Prime Minister Benjamin Netanyahu announced on Sunday morning that the government had approved up to 7,500 shekels (approximately, 2,170) to provide “quick assistance” to businessmen and self-employed people in a more rapid move.

“This grant, this grant does not depend on legislation and we have ordered that it be implemented today, the button will be pressed so that the money reaches the accounts in the next few days,” Netanyahu told the weekly cabinet.

With such a fragile economy, Netanyahu has sought to avoid strict social distance restrictions and another complete shutdown instead of using local lockdowns to contain the second wave of coronavirus in Israel.

Israel was on track to control the coronavirus outbreak earlier this year, when at least 20 new cases were drowned every day in mid-May at the end of almost the entire national lockdown. But two months later, the number of new coronavirus cases has risen to more than 1,100 a day, raising fears of another lockdown as a more serious economic crisis unfolds.

Tour guide Eraz Darren says protesters like him are annoyed by the abundance of words but the lack of action.

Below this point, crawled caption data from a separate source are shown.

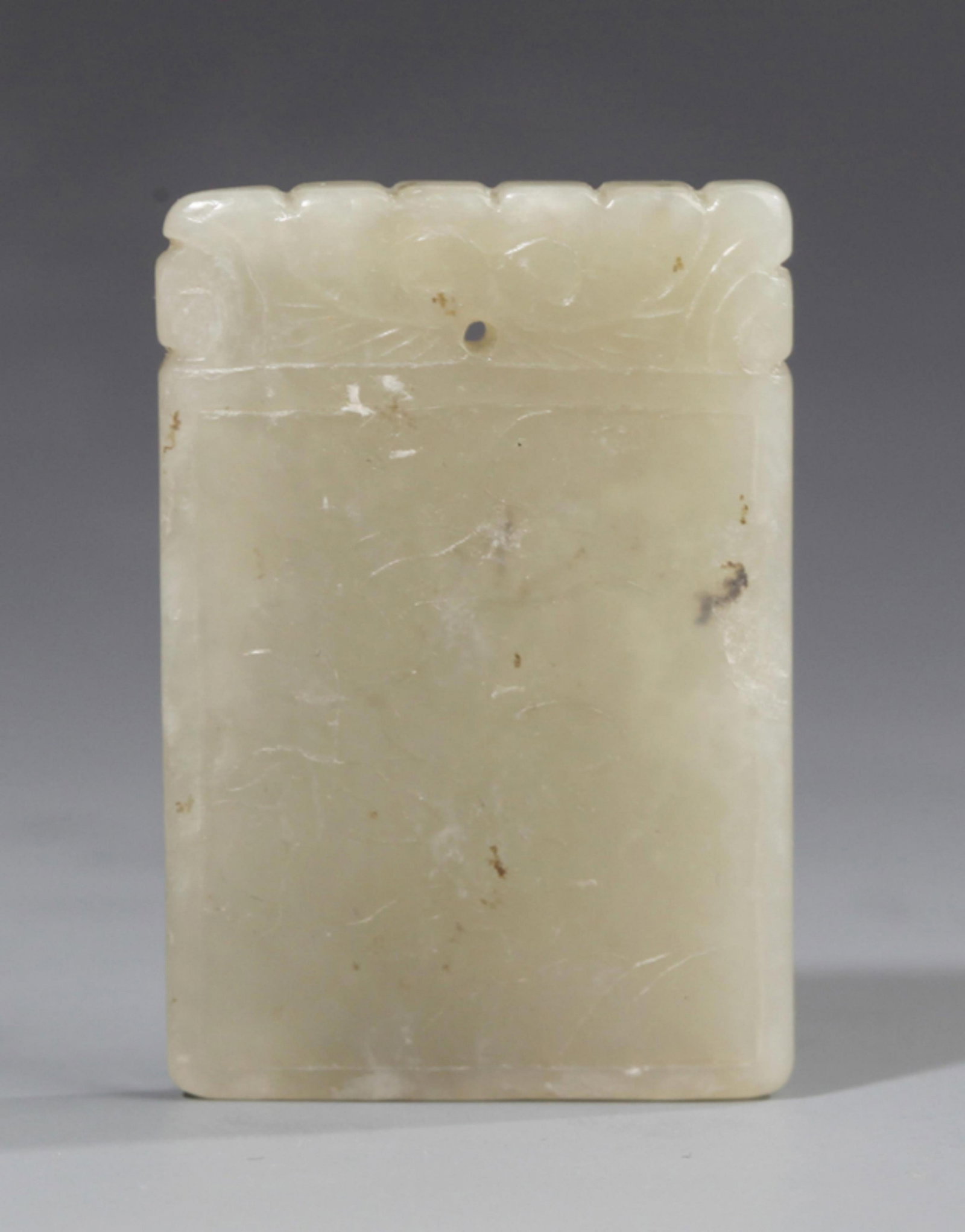 A FINE FLOWER PATTERN PALE CELADON JADE PENDANT: 20th Century; Long: 1.61 inch; Width: 1.14 inch; . Wooden base for display only
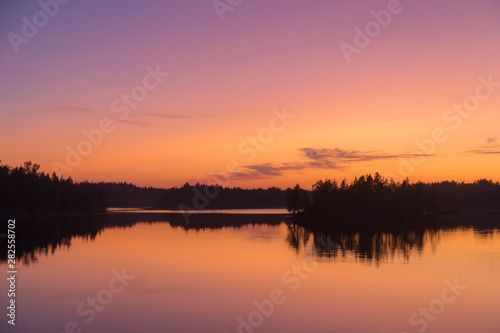 dramatic twilight on a forest lake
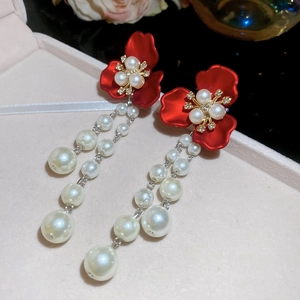 Detailed shot of red flower earrings with white pearl tassels and gold metal accents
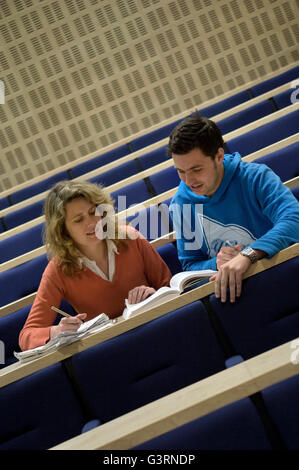 Two students studying in the lecture theatre. England. UK Stock Photo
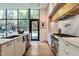 Bright kitchen with a large island, stainless steel appliances, and a view of the backyard through large windows at 117 Hillcrest Rd, Raleigh, NC 27605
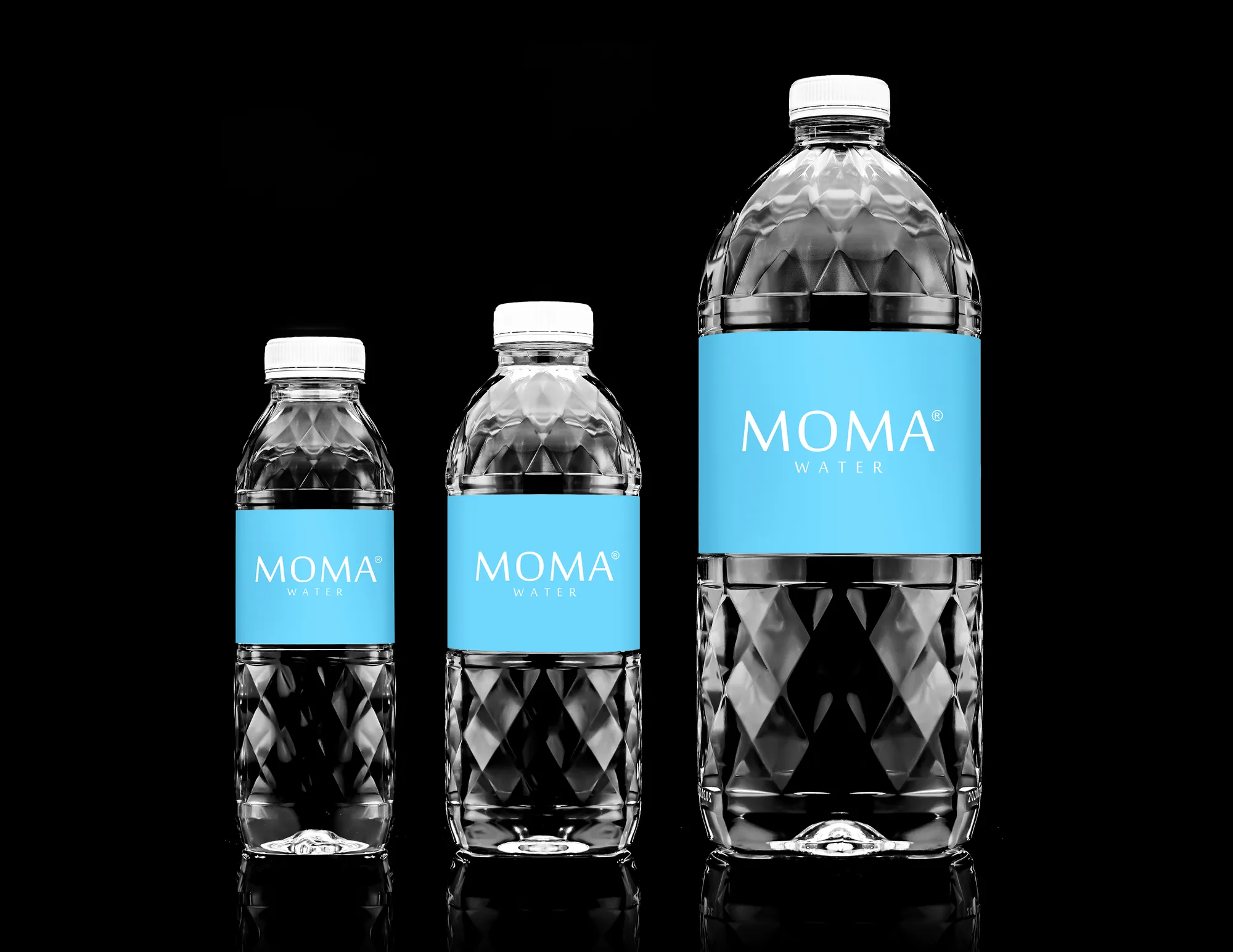 The MOMAwater range — 300mL, 500mL and 1500mL — on black.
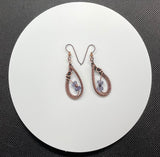 Wire Wrapped Copper Earrings with light purple Czech Glass Beads on Niobium Ear Wires.  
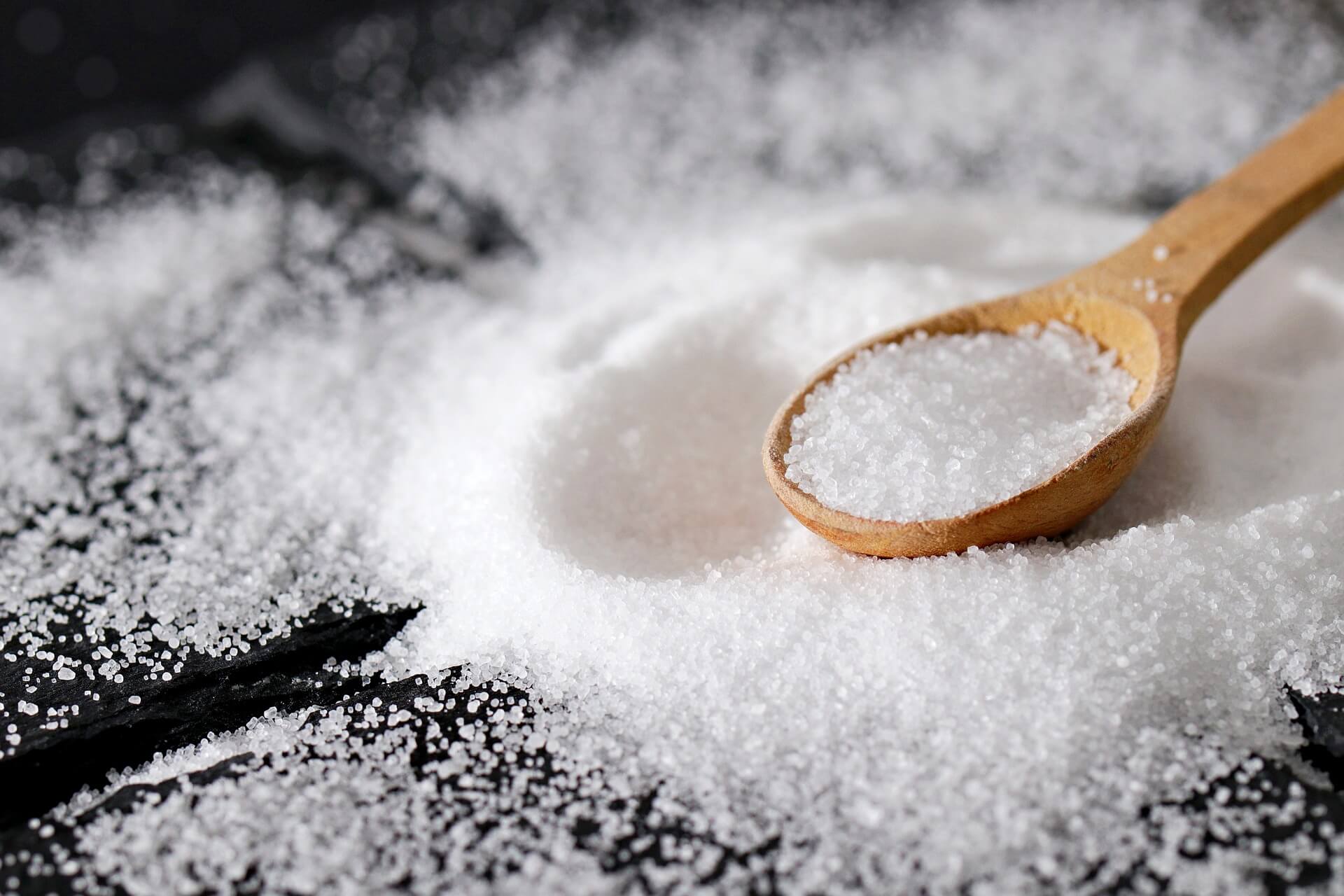 Photo: A small wooden spoon full of salt rests in a small pile of salt.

“The government is just working with each other on small things like taxes and noise,” Darren told CNN. “[Netanyahu] Citizens do not see. He only takes care of himself and I get very angry about the time I spend on stupid things. ”

When the first wave of coronavirus infections began in late March, Netanyahu appeared on television several nights to reassure the public that the country was doing well in the fight against Kovid-19 and that everything was under control. His approval rating for coronavirus management has risen further, ting 74% in mid-May when the worst seems to be over. Cases have risen again in recent weeks, with Netanyahu’s approval rating dropping to 46% the previous week.

The crisis and subsequent protests have opened wide the gap between Israel’s national unity government.